§ **Passage provided**
********************

Investors Shed Global Equities On BoE Interest-rate Hikes, Glum Facebook Status Update

Global stocks stumbled as the European Central Bank and the Bank of England soured investor sentiment around inflation on Thursday, while a downbeat status update from the firm formerly known as Facebook further exacerbated traders.

WASHINGTON: Global stocks stumbled as the European Central Bank and the Bank of England soured investor sentiment around inflation on Thursday, while a downbeat status update from the firm formerly known as Facebook further exacerbated traders.
Europe’s main bourses were down as the BoE delivered its widely expected second UK interest rate hike in three months, which helped buoy sterling and lift the Euro.
Meanwhile, the pan-European STOXX 600 index lost 1.34% and MSCI’s gauge of stocks across the globe shed 0.91%, in response to a seemingly worldwide surge in inflation, analysts said.
On Wall Street, investors digested the shock of a 20% plunge in Facebook owner Meta’s shares announced late the day prior.
In the currency market, the defensive mood sunk the dollar after an earlier step to regain its footing. Inflation pressures were weighing on bonds as the European Central Bank kept policy unchanged as expected on Thursday.
Making only the smallest change to its statement, the ECB removed a clause stipulating that its next policy move could be in “either direction”. [GVD/EUR]
U.S. stocks stumbled lower, especially for the tech-dominated Nasdaq after Facebook, Instagram and WhatsApp firm Meta’s disappointing earnings and outlook vaporized $200 billion of its market value in after-hours trading on Wednesday.
The Dow Jones Industrial Average fell 0.73%, the S&P 500 lost 1.22% and the Nasdaq Composite dropped 1.83%.
Other social media companies were also expected to fall hard when trading resumes, including Twitter, Pinterest and Spotify, which also gave a disappointing update and has been beset by a COVID-19 vaccination misinformation dispute.
“There’s a big impact from the results of Meta, it’s like a real earthquake,” said Mikael Jacoby, Head of Continental European Sales Trading at Oddo Securities in Paris.
“We had good results here for European tech…I’m quite surprised by the resilience of the market here. I would say I’m not positive for markets moving forward: this is the last quarter when earnings will enjoy such a favorable comparison year-on-year, rates are going up and there’s a major geopolitical risk”.

********************

§ **Given records**
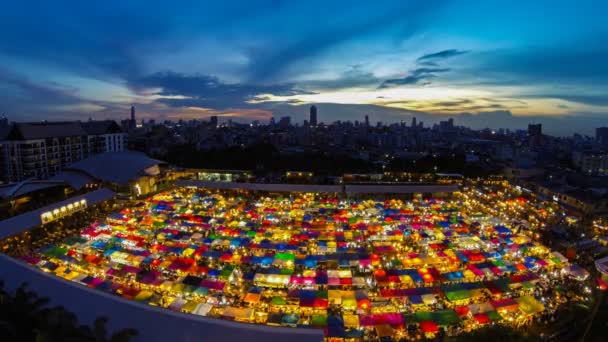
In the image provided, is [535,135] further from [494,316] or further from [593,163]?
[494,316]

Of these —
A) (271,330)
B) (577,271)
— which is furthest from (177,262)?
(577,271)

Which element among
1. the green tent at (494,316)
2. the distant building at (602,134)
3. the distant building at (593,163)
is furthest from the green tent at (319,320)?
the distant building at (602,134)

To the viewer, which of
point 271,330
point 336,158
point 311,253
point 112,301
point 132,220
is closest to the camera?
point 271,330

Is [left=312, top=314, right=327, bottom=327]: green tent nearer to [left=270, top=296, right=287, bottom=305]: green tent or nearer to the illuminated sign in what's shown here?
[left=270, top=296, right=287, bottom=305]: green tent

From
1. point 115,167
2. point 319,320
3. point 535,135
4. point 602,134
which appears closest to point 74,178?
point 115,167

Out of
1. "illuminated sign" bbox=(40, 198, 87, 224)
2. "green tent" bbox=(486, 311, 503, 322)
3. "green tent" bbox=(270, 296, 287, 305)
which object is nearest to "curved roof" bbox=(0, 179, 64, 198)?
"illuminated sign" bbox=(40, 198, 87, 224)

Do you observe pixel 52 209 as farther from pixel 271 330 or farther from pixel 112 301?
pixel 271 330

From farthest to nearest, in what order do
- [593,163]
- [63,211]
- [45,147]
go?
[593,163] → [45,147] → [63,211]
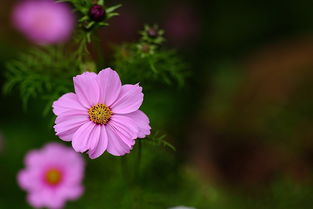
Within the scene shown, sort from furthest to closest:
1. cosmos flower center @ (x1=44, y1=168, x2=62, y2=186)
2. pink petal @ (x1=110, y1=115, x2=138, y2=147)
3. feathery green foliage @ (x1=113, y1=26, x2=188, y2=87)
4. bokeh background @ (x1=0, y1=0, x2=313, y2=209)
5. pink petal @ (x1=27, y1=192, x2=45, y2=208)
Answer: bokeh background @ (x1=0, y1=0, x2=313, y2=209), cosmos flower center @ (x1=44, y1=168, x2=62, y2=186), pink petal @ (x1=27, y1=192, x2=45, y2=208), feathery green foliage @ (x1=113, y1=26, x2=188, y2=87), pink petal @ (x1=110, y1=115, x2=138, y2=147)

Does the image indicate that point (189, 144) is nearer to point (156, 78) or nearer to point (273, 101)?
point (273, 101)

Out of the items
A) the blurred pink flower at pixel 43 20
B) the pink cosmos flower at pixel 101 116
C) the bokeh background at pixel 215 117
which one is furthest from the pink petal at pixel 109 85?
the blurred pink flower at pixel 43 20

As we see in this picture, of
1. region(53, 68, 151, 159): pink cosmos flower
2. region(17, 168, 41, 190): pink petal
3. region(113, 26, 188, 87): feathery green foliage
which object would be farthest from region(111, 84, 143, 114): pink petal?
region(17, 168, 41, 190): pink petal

********************

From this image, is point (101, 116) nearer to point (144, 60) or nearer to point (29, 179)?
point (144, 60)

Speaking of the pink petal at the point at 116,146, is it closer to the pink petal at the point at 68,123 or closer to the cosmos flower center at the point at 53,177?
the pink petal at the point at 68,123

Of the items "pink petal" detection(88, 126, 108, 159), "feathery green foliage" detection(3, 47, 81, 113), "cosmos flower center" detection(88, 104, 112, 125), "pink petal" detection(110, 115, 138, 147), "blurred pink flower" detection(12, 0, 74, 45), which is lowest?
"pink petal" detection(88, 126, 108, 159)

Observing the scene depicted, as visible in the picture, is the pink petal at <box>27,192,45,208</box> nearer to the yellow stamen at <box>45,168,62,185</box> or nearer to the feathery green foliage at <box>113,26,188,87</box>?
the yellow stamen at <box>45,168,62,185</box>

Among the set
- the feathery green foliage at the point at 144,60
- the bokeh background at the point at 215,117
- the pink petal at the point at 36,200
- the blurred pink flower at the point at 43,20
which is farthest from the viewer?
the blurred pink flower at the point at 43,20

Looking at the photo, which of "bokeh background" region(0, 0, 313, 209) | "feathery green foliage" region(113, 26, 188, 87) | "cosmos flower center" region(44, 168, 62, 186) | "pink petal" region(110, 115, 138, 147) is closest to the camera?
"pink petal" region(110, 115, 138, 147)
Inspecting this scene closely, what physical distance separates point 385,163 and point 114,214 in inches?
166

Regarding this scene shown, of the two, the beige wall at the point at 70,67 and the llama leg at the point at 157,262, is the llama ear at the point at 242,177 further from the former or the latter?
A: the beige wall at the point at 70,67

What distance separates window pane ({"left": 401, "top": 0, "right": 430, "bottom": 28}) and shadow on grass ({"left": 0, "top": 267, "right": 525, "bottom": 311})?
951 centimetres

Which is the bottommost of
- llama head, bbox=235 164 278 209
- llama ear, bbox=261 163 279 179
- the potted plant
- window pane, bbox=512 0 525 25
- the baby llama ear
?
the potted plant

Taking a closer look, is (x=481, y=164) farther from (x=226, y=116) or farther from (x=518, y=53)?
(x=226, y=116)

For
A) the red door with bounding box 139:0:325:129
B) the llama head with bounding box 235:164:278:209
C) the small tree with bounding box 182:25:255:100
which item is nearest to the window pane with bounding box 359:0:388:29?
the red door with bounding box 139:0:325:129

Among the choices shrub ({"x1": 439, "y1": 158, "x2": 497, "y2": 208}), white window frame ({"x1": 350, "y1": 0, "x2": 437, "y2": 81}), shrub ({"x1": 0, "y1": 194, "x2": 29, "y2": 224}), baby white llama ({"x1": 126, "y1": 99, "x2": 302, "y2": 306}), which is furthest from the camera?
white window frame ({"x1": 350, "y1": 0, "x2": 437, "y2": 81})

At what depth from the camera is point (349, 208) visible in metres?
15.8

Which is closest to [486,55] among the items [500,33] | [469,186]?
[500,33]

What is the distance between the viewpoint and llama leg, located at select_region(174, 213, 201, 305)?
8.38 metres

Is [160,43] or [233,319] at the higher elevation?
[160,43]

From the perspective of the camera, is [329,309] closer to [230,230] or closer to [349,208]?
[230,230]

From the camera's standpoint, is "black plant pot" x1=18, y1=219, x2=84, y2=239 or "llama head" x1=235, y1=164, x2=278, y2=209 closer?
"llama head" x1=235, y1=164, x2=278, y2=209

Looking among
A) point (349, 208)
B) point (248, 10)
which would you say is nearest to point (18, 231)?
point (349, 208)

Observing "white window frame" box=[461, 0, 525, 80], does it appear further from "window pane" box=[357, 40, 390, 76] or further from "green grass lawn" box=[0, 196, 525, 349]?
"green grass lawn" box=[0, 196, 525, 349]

********************

§ **Task set**
**1.** In the market report on global stocks, how much did the pan-European STOXX 600 index lose?
**2.** Write the next part of the market report on global stocks, picking up after its final quoted remark.

§ **Answers for this exercise**
**1.** 1.34%

**2.**
DATA DISTORTION
U.S. worker productivity rebounded more than expected in the fourth quarter, curbing labor cost growth, but the coronavirus pandemic has distorted the data and prevented a clear trend.
The Labor Department said on Thursday that nonfarm productivity, which measures hourly output per worker, increased at a 6.6% annualized rate last quarter. Data for the third quarter was revised up to show productivity declining at a 5.0% rate instead of the previously reported 5.2% pace.
In emerging markets, pressure was building on Turkey’s lira again after inflation there came in at nearly 50%. Russia’s rouble also dropped as tensions over Ukraine were fanned by the movement of 3,000 U.S. troops to eastern Europe.
Gold prices eased on Thursday as the U.S. dollar and Treasury yields strengthened a day after dismal U.S. private payrolls data sent bullion prices to one-week highs.
The dollar index fell 0.535%, with the euro up 0.88% to $1.1403.
The yield on 10-year Treasury notes was up 6.8 basis points to 1.834%. The two-year U.S. Treasury yield, which typically moves in step with interest rate expectations, was up 4.2 basis points at 1.198%.
Oil prices fell on Thursday amid profit-taking, but remained underpinned by tight supply as OPEC+ producers stuck to planned moderate output increases.
U.S. crude recently fell 0.59% to $87.74 per barrel and Brent was at $89.02, down 0.5% on the day.
“This morning’s dip might be a result of the shockingly low U.S. ADP employment print last night, but we believe the supply squeeze may drive oil prices higher through this year,” said Howie Lee, economist at OCBC in Singapore.